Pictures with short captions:
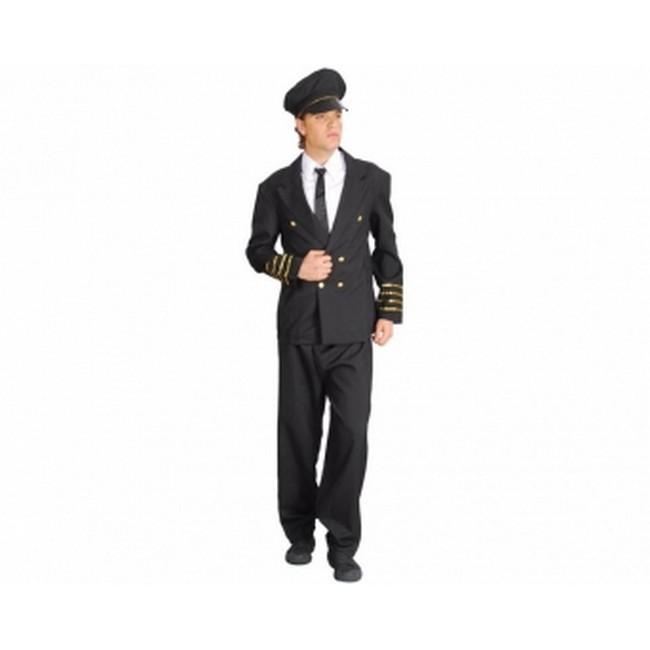disfraz capitán piloto azul hombre
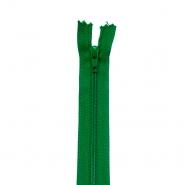 Reißverschluss, spiralig, 20cm, 04mm, 2042-652, grün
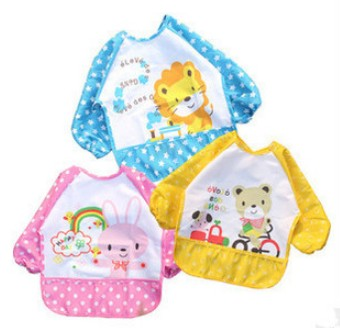 2015 lovely appearance baby dustcoat fashionable design cartoon animal colorful breathable waterproof infant dustcoat(China (Mainland))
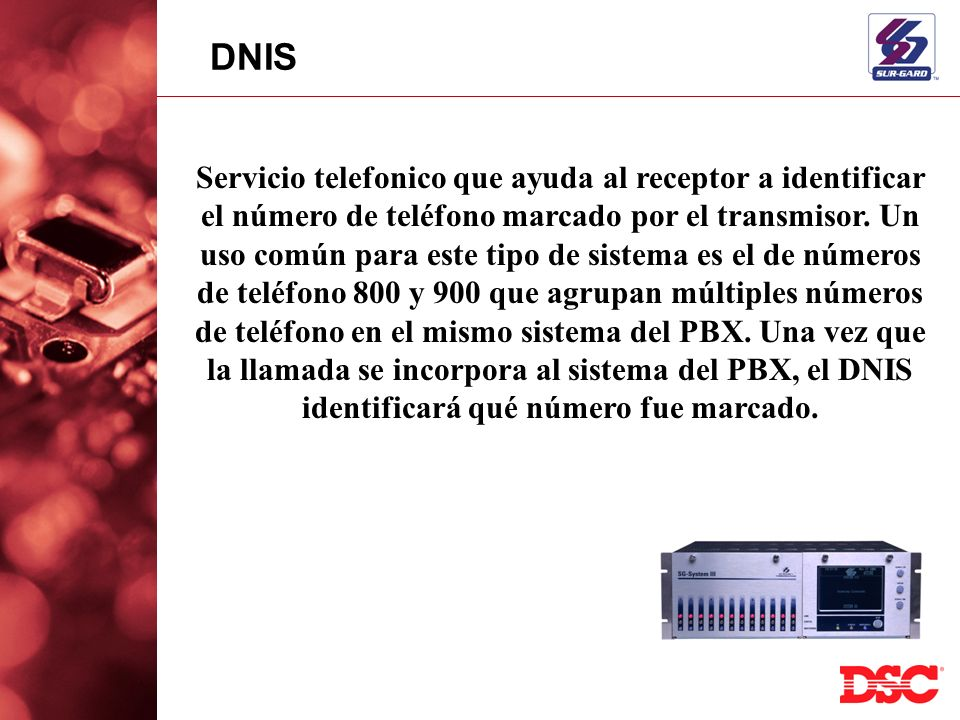 DNIS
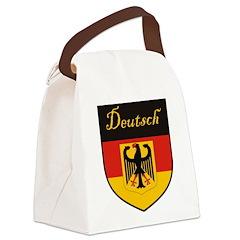 Deutsch Flag Crest Shield Canvas Lunch Bag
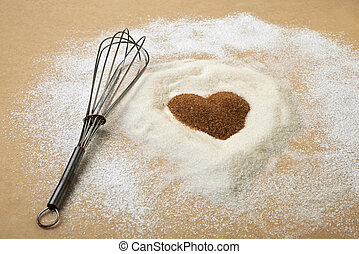 día de valentines, corazón, de, músculo, azúcar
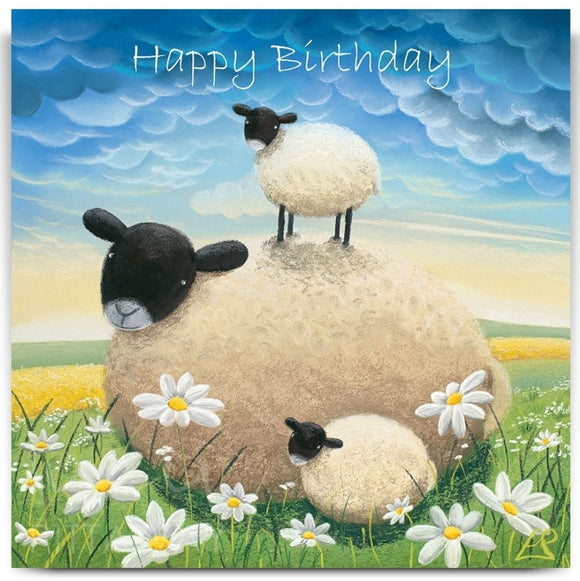 Lucy Pittaway Double Trouble Birthday Card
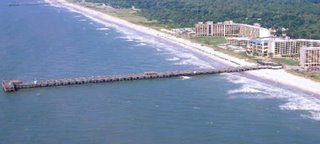 Image of Springmaid Beach Resort and Pier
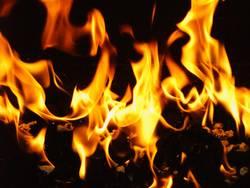 Feuer und seine Magie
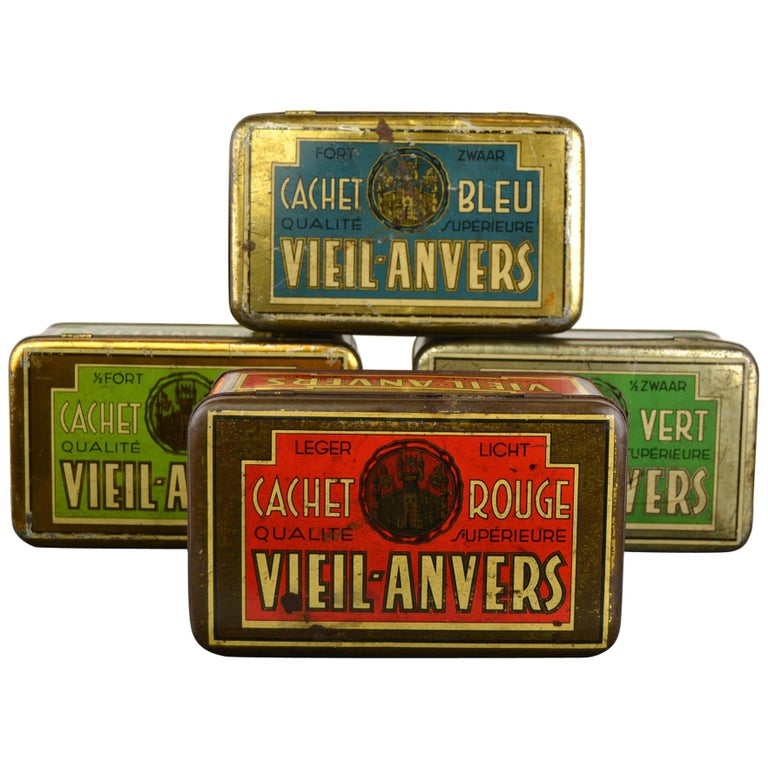 Set of 4 Tobacco Boxes Antwerp, Belgium, 1950s For Sale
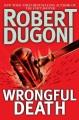 Murder one : a novel.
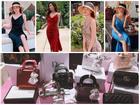 'CHUNG THỦY' với thời trang như Midu: Hết mua 1 mẫu váy 6 màu đến túi hiệu cũng chuộng 1 kiểu với 7 phiên bản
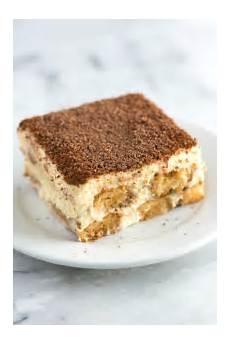 6 authentic italian dessert recipes recipechatter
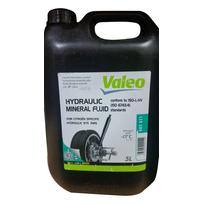 Valeo - Liquide de freins 5 litres Lhm Valéo 402411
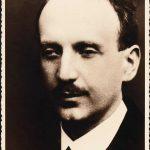 Oskar Baum (1886-1941)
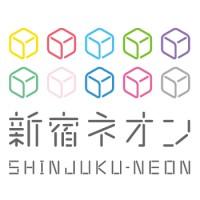 shinjyuku_neon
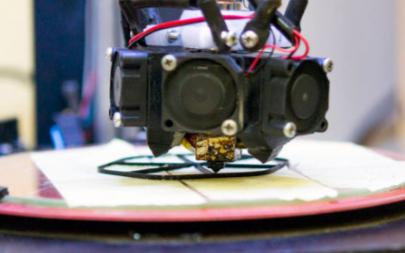 工業智造大時代下,3D打印應用越來越廣泛
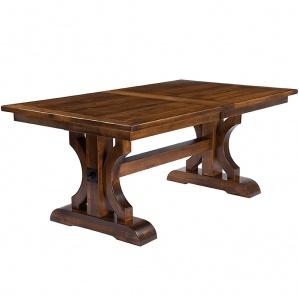 Barstow Farmhouse Amish Table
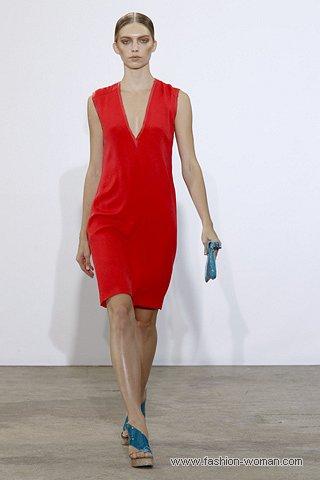 маленькое красное платье costume-national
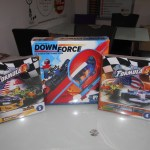 Games, Toys & more Spielegeschäft Downforce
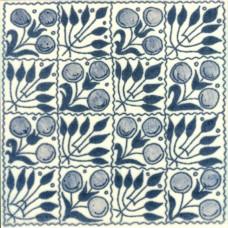 William De Morgan Fruit Chequer Tile (ST015)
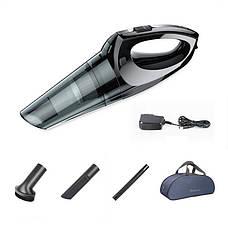 Автопилосос Baseus Shark One H-505 Wireless car Vacuum Clener black 65 Вт 2400 мАч (ACH505-B01), фото 3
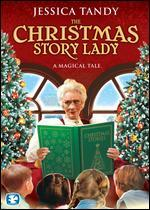 Christmas Story Lady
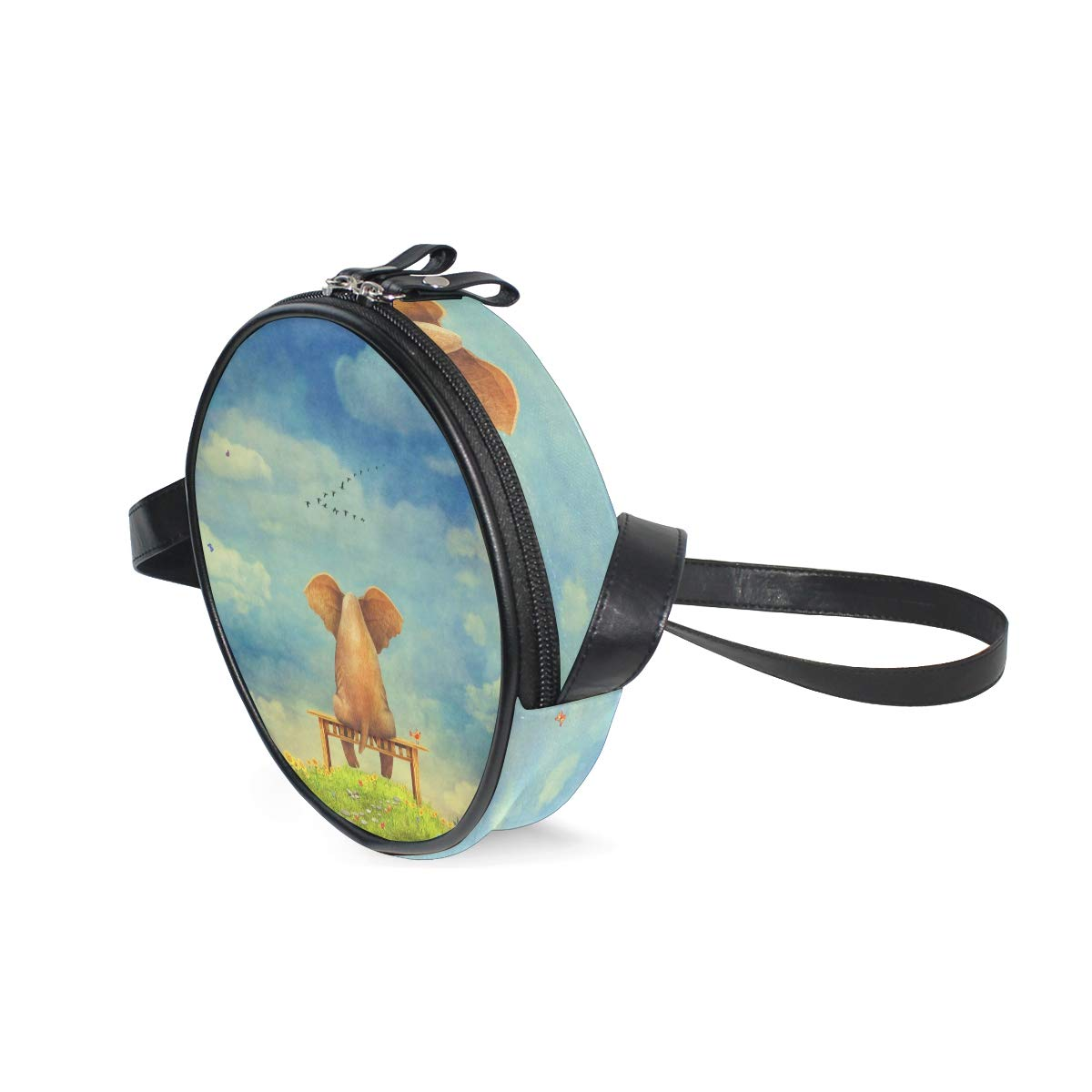 KEAKIA Sad Elephant Round Crossbody Bag Shoulder Sling Bag Handbag Purse Satchel Shoulder Bag for Kids Women
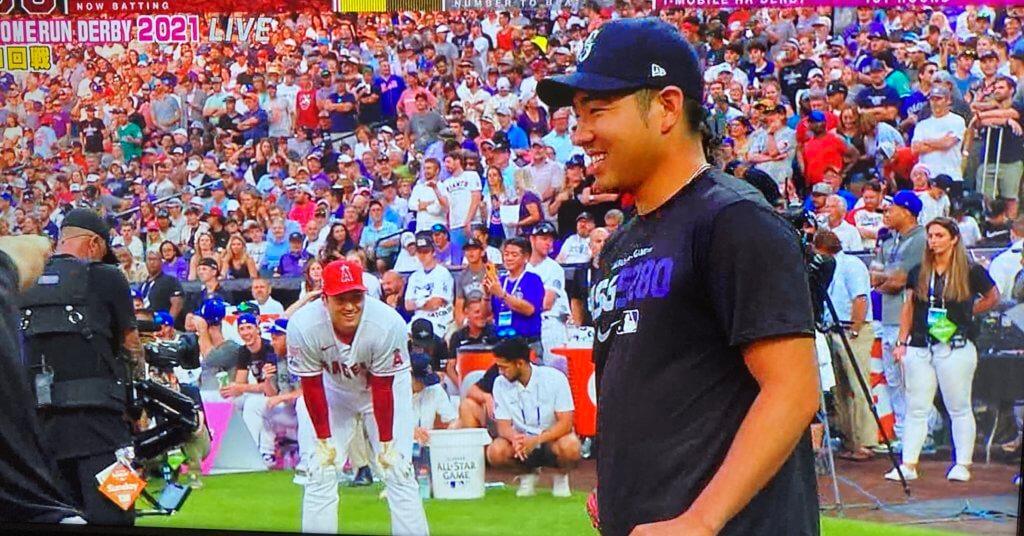 菊池雄星先輩、大谷への完璧な給水ありがとうございました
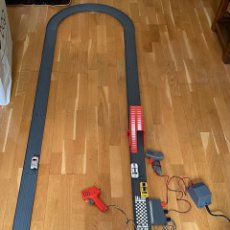 Scalextric: TCR TOTAL CONTROL RACING SCALEXTRIC. Lote 270212678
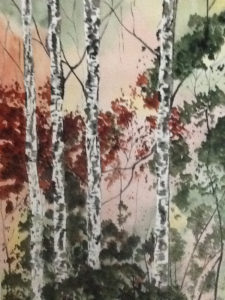 Compliment of Trees Study by Kathleen Mullins (CBTC: October 2018)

> [Activity]: Leaving the pictures aside, transcribe exactly the lines from the one containing "KEAKIA Sad Elephant" to the final line of the entries above, both ends included.

> [Answer to this task]:
 KEAKIA Sad Elephant Round Crossbody Bag Shoulder Sling Bag Handbag Purse Satchel Shoulder Bag for Kids Women
 菊池雄星先輩、大谷への完璧な給水ありがとうございました
 Scalextric: TCR TOTAL CONTROL RACING SCALEXTRIC. Lote 270212678
 Compliment of Trees Study by Kathleen Mullins (CBTC: October 2018)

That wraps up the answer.